Another type of flooding, tidal flooding due to astronomical high tide (a.k.a. King Tides), typically affects vulnerable areas along the Intracoastal Waterway during high tide cycles in September, October, and November, leading to flooding of streets, parks, and marinas.
PREPARE FOR FLOODING: The flat South Florida terrain lends itself to ponding of water in poorly drained or low-lying areas during heavy rain events, rather than the flash flooding that occurs in other parts of the country. While this type of flooding is normally not as deadly or destructive, it can still lead to significant impacts as water can enter homes and other structures, as well as make driving extremely hazardous due to flooded roadways which can sometimes obscure canals. If water is covering a roadway, do not assume that you can drive through it. Turn around, don’t drown.

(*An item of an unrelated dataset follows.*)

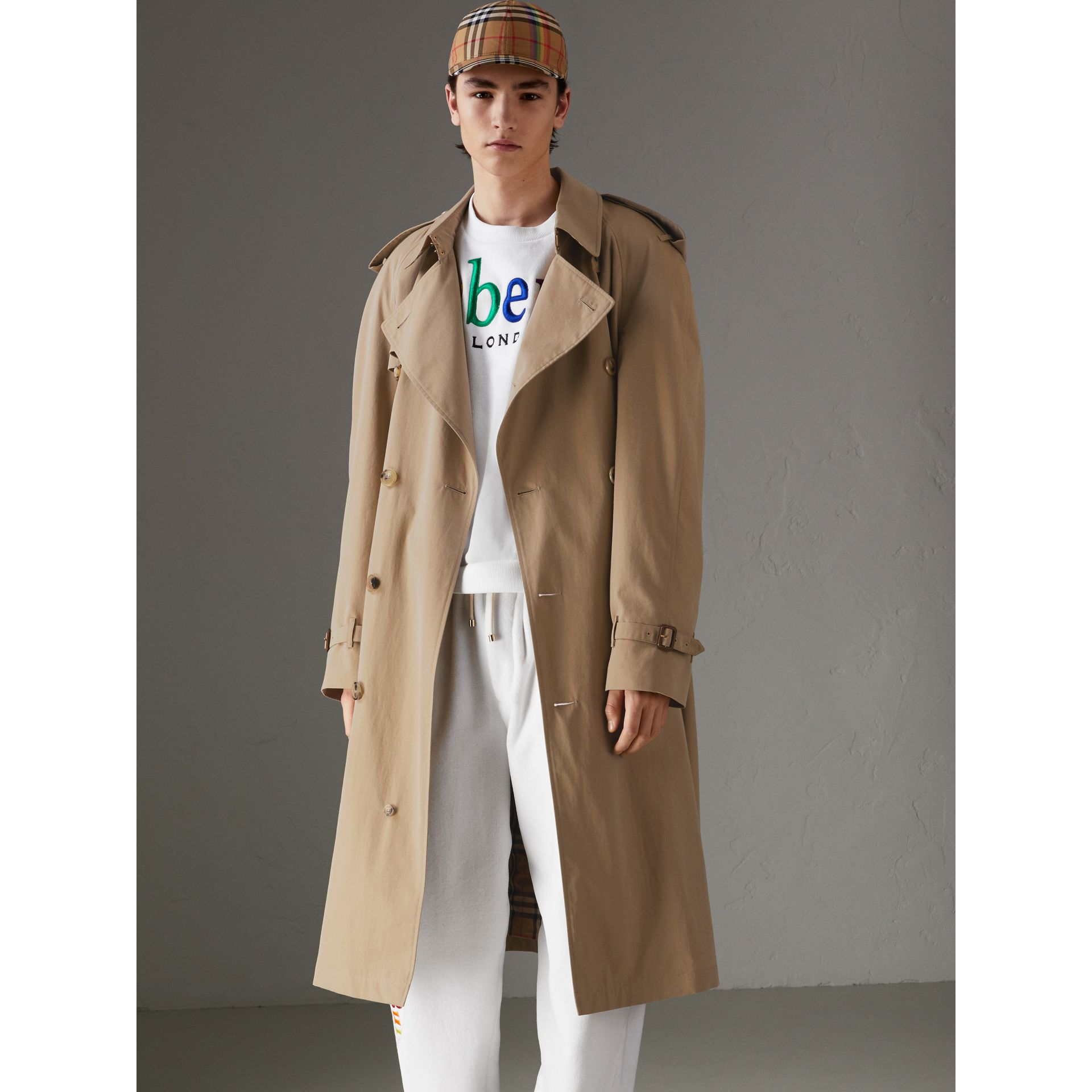 Trench en gabardine tropicale (Miel) | Burberry - photo de la galerie 6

All South Floridians need to be aware of their particular neighborhood’s vulnerability to flooding. Fortunately, people can also plan well in advance for floods. The best advice is to have flood insurance, a separate policy from your homeowner’s insurance. Know if you live in an area which floods frequently from heavy rains.
Good flood safety information can be found at the NWS Flood Safety web site (https://www.weather.gov/safety/flood).
Monitor NOAA Weather Radio before, during and after a tropical cyclone or flood event to stay abreast of the latest information. You can also visit the National Weather Service Miami Forecast Office web site at weather.gov/southflorida where a description of potential storm impacts and latest hurricane and flood watches and warnings will be available, as well as the National Hurricane Center’s five-day tropical cyclone track and intensity forecast.